__Work order A__
Reproduce the part of the Steven Callahan passage starting with "In January 1981, 29-year-old" and going on through "from bad weather.".
__Work order B__
According to the Steven Callahan passage, in what town and state was Callahan born?
__Work order C__
Continue the Steven Callahan passage from the point where it stops.

__Extract provided__
>>>
The story of Steven Callahan, who survived being lost at sea for 76 days in 1982, is one of the great survival stories ever recorded.

Callahan was born in Needham, Massachusetts on the 6th of February 1952. His father Frank was an architect which inspired him to draw from a young age. 

Callahan first got a taste for sailing in the Boy Scouts. At 12, he was sailing out of sight of land. At 16, he was doing solo day trips. By adulthood, Callahan was doing coastal trips hundreds of miles long.

Callahan's childhood dream was to cross the Atlantic solo or double-handed. 

In January 1981, 29-year-old Callahan set sail from Newport, Rhode Island on his 6.5-meter sloop to Bermuda. From Bermuda, Callahan sailed to Cornwall, UK with his friend Chris Latchem.

In Cornwall, Callahan participated in a sailing race to Antigua but dropped out in La Coruña, Spain to repair his boat which was damaged and several other boats had sunk from bad weather.
<<<
__Records shown__
>>>
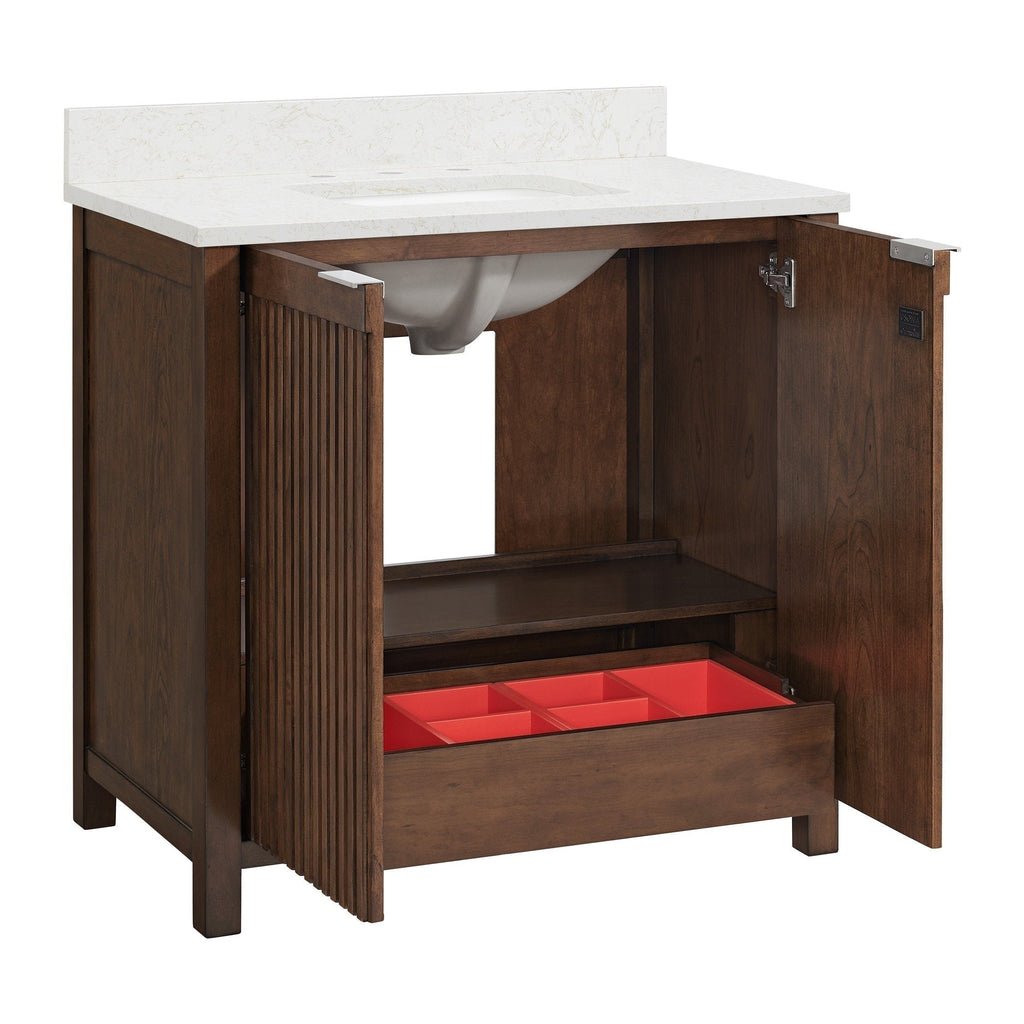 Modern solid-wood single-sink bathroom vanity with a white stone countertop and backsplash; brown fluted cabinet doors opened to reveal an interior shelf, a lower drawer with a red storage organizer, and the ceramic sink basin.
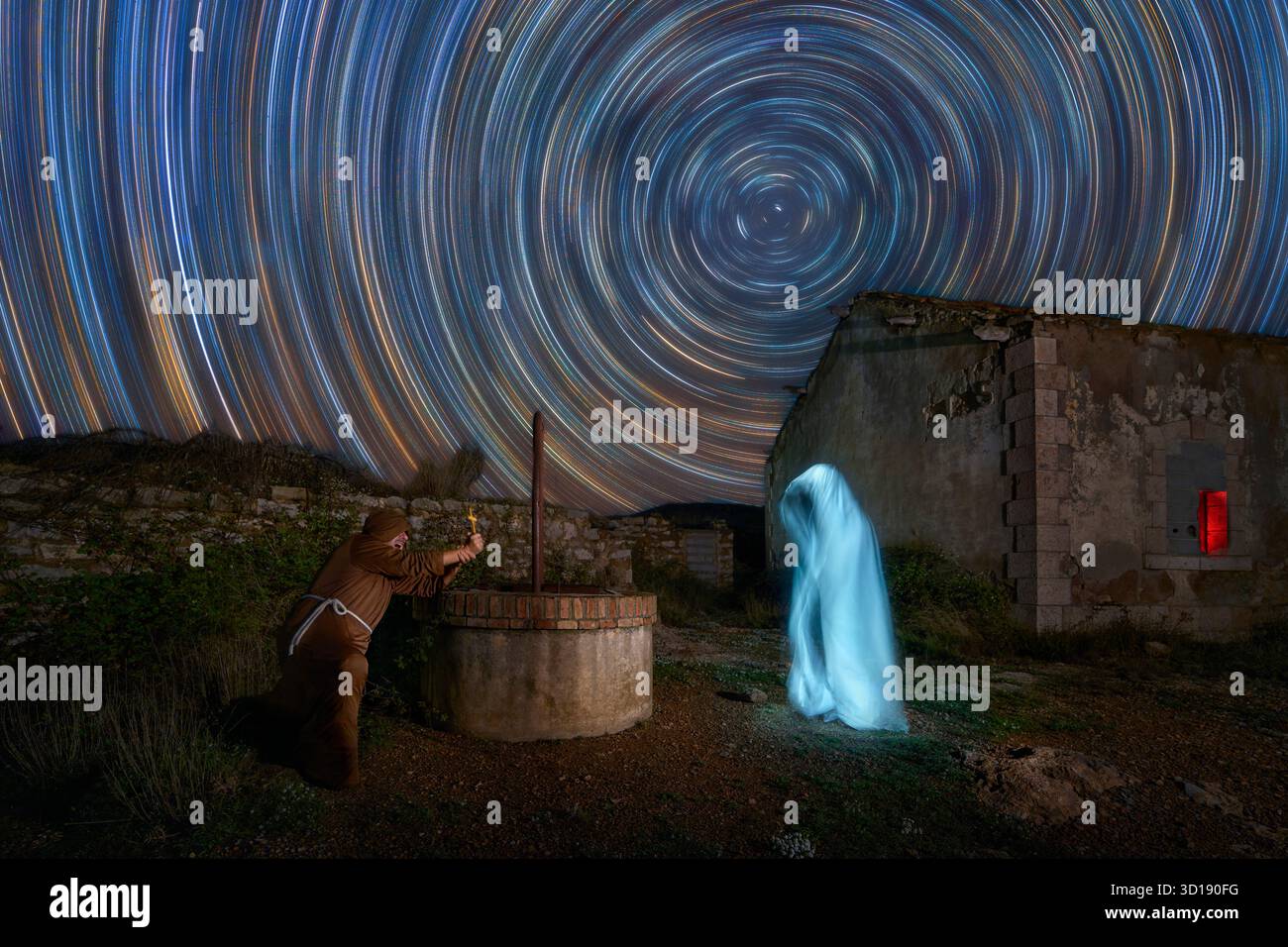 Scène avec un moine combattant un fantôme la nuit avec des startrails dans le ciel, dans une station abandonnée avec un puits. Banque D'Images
<<<
>>>
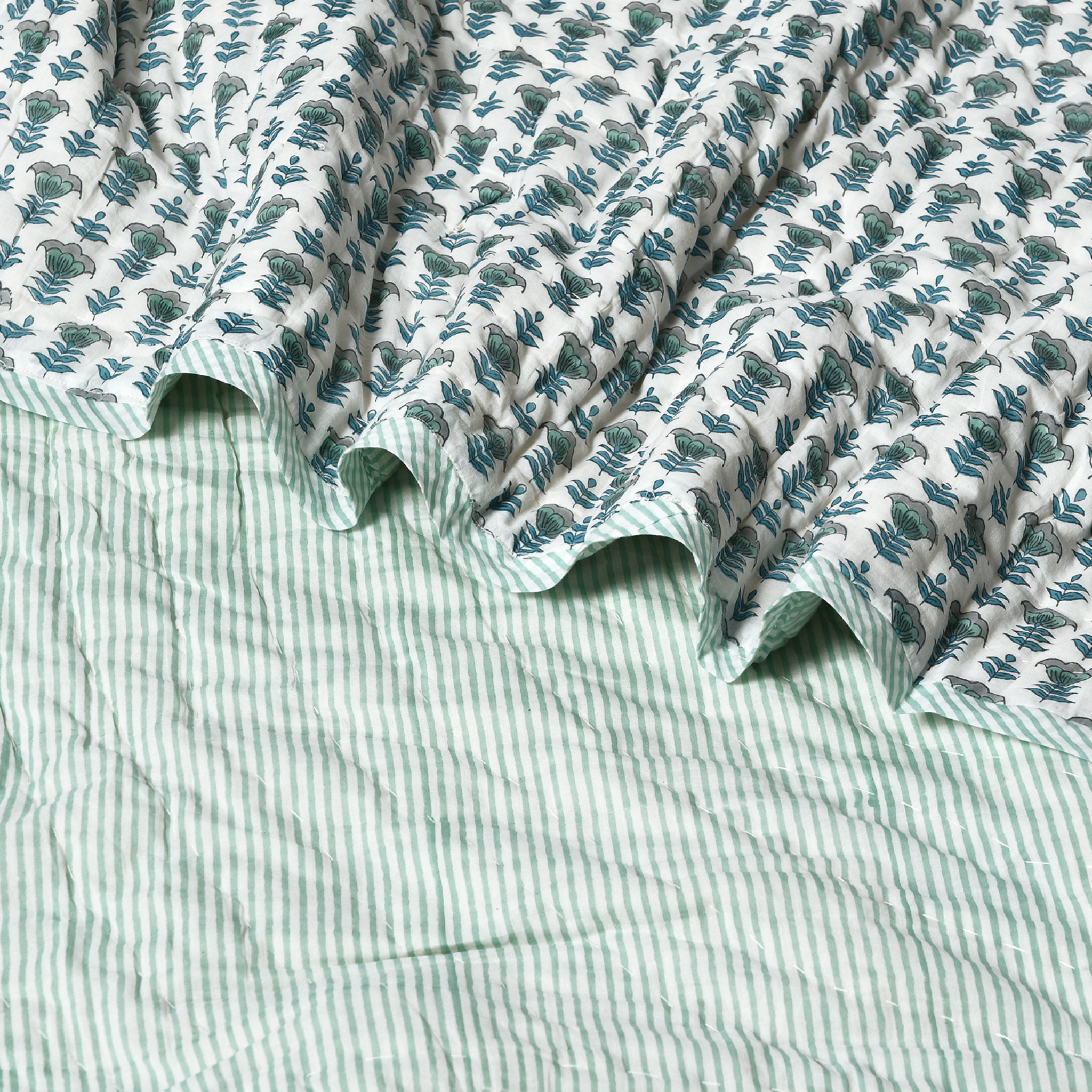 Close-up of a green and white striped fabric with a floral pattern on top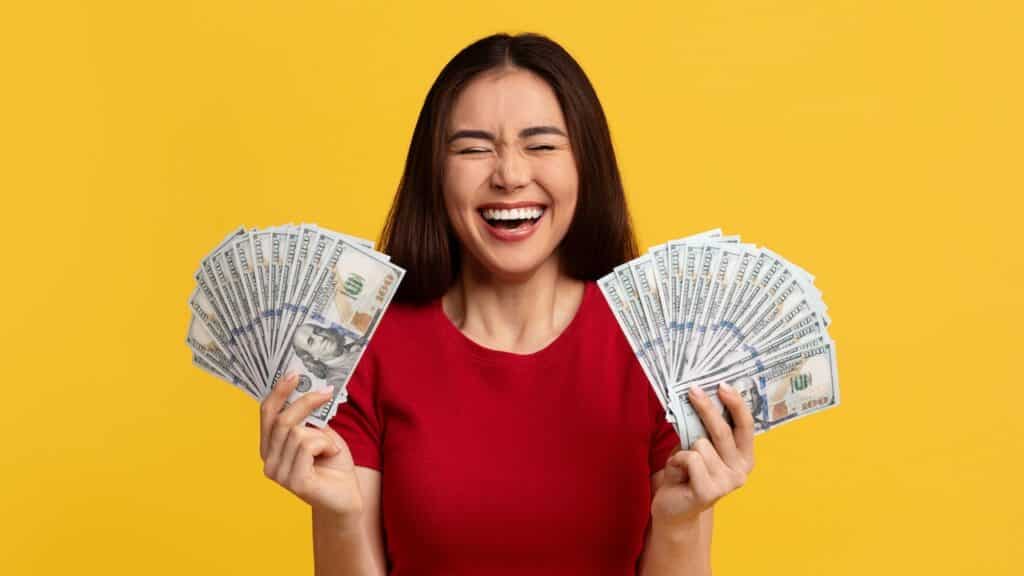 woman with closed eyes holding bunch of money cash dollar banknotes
<<<
__Written reply A__
In January 1981, 29-year-old Callahan set sail from Newport, Rhode Island on his 6.5-meter sloop to Bermuda. From Bermuda, Callahan sailed to Cornwall, UK with his friend Chris Latchem.

In Cornwall, Callahan participated in a sailing race to Antigua but dropped out in La Coruña, Spain to repair his boat which was damaged and several other boats had sunk from bad weather.

__Written reply B__
Needham, Massachusetts

__Written reply C__
Callahan continued on with his endeavour sailing down the Spanish and Portuguese coast before setting off for El Hierro (Gran Canaria) off the coast of Morocco. 

On the 29th of January 1982, Callahan set off from the Canaries back home to America. On the 4th of February, in the dead of night, something crashed into the boat causing a hole in the hull. It's believed to have been a whale or possibly a shark.

As the freezing water started to flood the boat, Callahan became momentarily frozen with the thought of "I'm about to die." Survival instincts took over and Callahan started frantically gathering supplies while preparing to abandon on the 6-foot rubber life raft. Twice, Callahan had to dive underwater to retrieve supplies in his submerged cabin while the boat was sinking. 

Callahan found himself 800 miles off the Canary Islands with a few days worth of food, water, and flares. It took him days to figure out how to operate the solar stills, a device that filters undrinkable seawater to clean safe drinkable water. He had two solar stills that filtered a pint of water per day. He also had a spear gun to fish.

Callahan activated his EPIRB (Emergency position indicating beacon) but unfortunately, he was out of range for anyone to pick it up. Sharks began to get more aggressive with his raft.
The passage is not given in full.